# Field Trip: Gundabooka 2006



## Hickson (Oct 4, 2006)

Got back on the weekend from a week at Gundabooka. Like last year, had a ball. Unlike last year we saw goannas and snakes, and this time round all the Beardies were gravid.

Photos have been uploaded to my album 
http://www.aussiepythons.com/gallery2.php?g2_itemId=54090

Here's a couple:
























Hix


----------



## freddy (Oct 4, 2006)

hey they are sweet lookin' pics mate


----------



## Earthling (Oct 4, 2006)

Nice pics. What sought of moment taker are you using?


----------



## Hickson (Oct 4, 2006)

Thanks!

I've got a Sony F828, and Canon Ixus 65 which I bought two days before I left and used quite extensively while away. It was easy to have it in a pouch on my belt so I could get it out whenever anopportunity presented itself. The Sony requires a bit more effort (but has a better zoom).



Hix


----------



## junglepython2 (Oct 4, 2006)

Love that last one


----------



## pugsly (Oct 4, 2006)

excellent shots mate! Im impressed! Looks like you had a ball out there!

Nice work


----------



## nightowl (Oct 4, 2006)

great shots!!  very impressive!!

Shane


----------



## Hickson (Oct 4, 2006)

pugsly said:


> Looks like you had a ball out there!



Had a really good time!!!

Very hot and very very dry. The birds were not as plentiful as last time, neither were the shinglebacks and smaller lizards. The 'permanent' creeks had prettywell dried up.

On the plus side, the insects weren't as plentiful either. Although there were still plenty of flies.



Hix


----------



## NCHERPS (Oct 4, 2006)

Awesome shots Hix!
Looking forward to the talk at the AHS and more pic's.

Neil


----------



## Hickson (Oct 4, 2006)

Will be at the November meeting.

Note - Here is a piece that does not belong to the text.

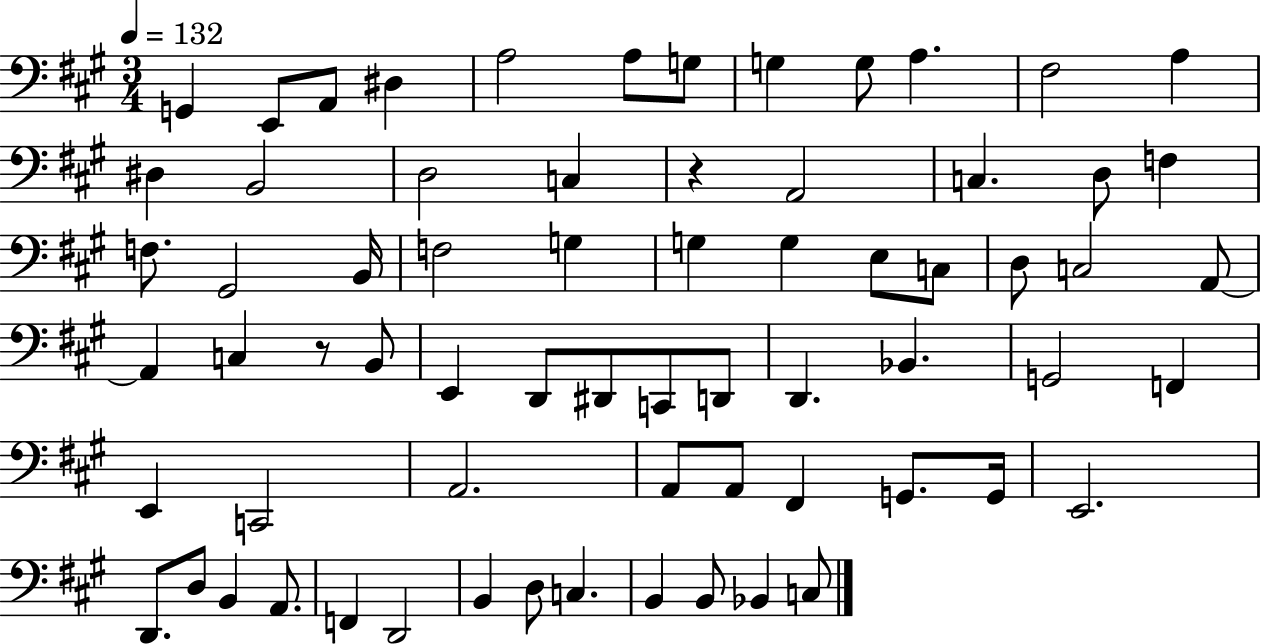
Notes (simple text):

G2/q E2/e A2/e D#3/q A3/h A3/e G3/e G3/q G3/e A3/q. F#3/h A3/q D#3/q B2/h D3/h C3/q R/q A2/h C3/q. D3/e F3/q F3/e. G#2/h B2/s F3/h G3/q G3/q G3/q E3/e C3/e D3/e C3/h A2/e A2/q C3/q R/e B2/e E2/q D2/e D#2/e C2/e D2/e D2/q. Bb2/q. G2/h F2/q E2/q C2/h A2/h. A2/e A2/e F#2/q G2/e. G2/s E2/h. D2/e. D3/e B2/q A2/e. F2/q D2/h B2/q D3/e C3/q. B2/q B2/e Bb2/q C3/e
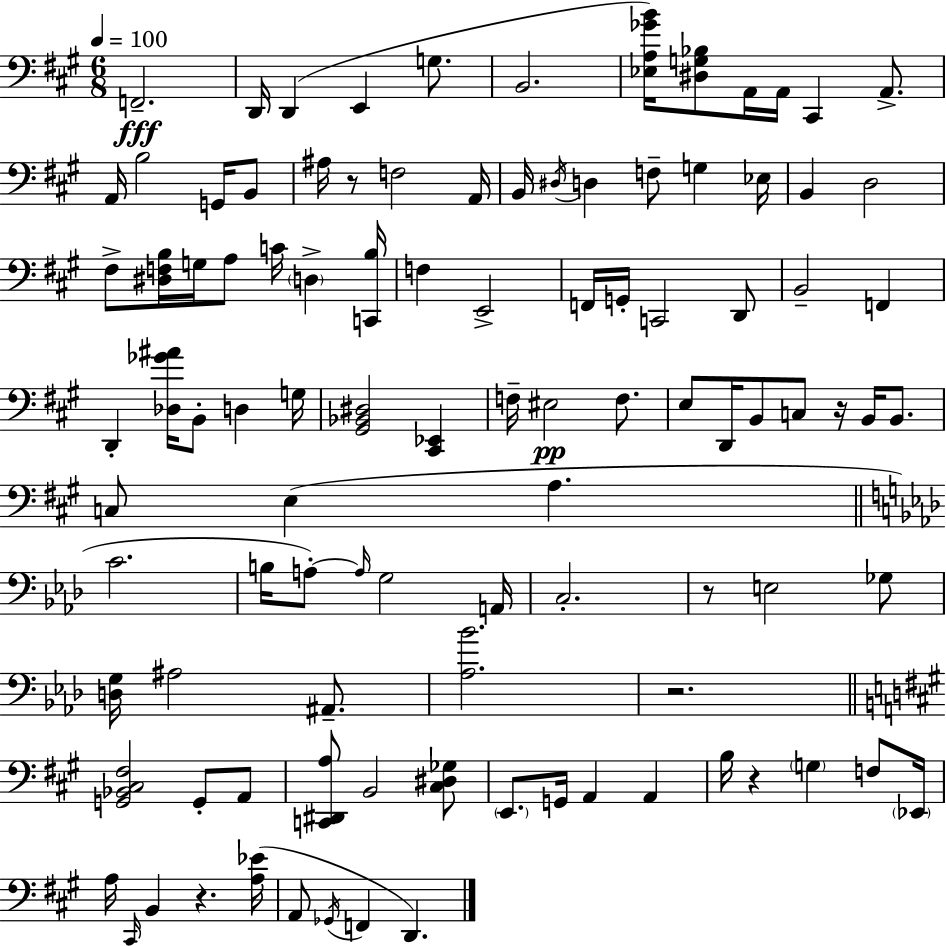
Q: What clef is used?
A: bass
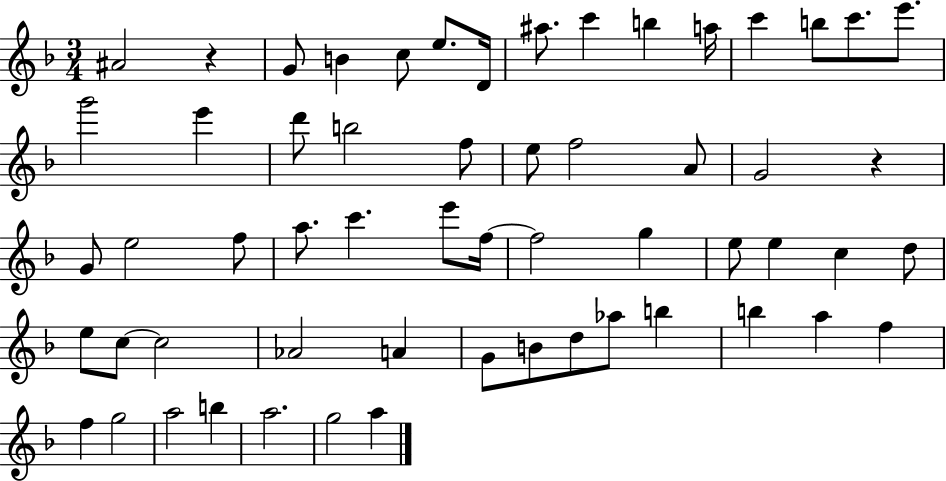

Probably Glenn to start it off, then there's a few others who will probbaly show some pics, like myself, Ken Griffiths, and a couple of twelve year old girls (who were damn good lizard catchers!).



Hix


----------



## rexs1 (Oct 4, 2006)

Unreal photos Hix, what power zoom do you have on the Sony F828. Is it a digitil S.L.R. or a fixed lens? Also how much? Again ,excellent photos, especially in the wild, much harder to get them to stay still. cheers Rex.


----------



## Hickson (Oct 4, 2006)

It's not digital SLR, although I should have got one of those (but at the time they were more expensive). The optical zoom is 7X



Hix


----------



## shamous1 (Oct 4, 2006)

Sorry for my ignorance but where is Gundabooka. Sounds way out back


----------



## Hickson (Oct 4, 2006)

Literally, Back-O'-Bourke!

(50 kms SW of Bourke on the Kidman Way)



Hix


----------



## moosenoose (Oct 4, 2006)

Very nice Hixy!  Damn I need a new camera! :lol:


----------



## RevDaniel (Oct 4, 2006)

great pictures.


----------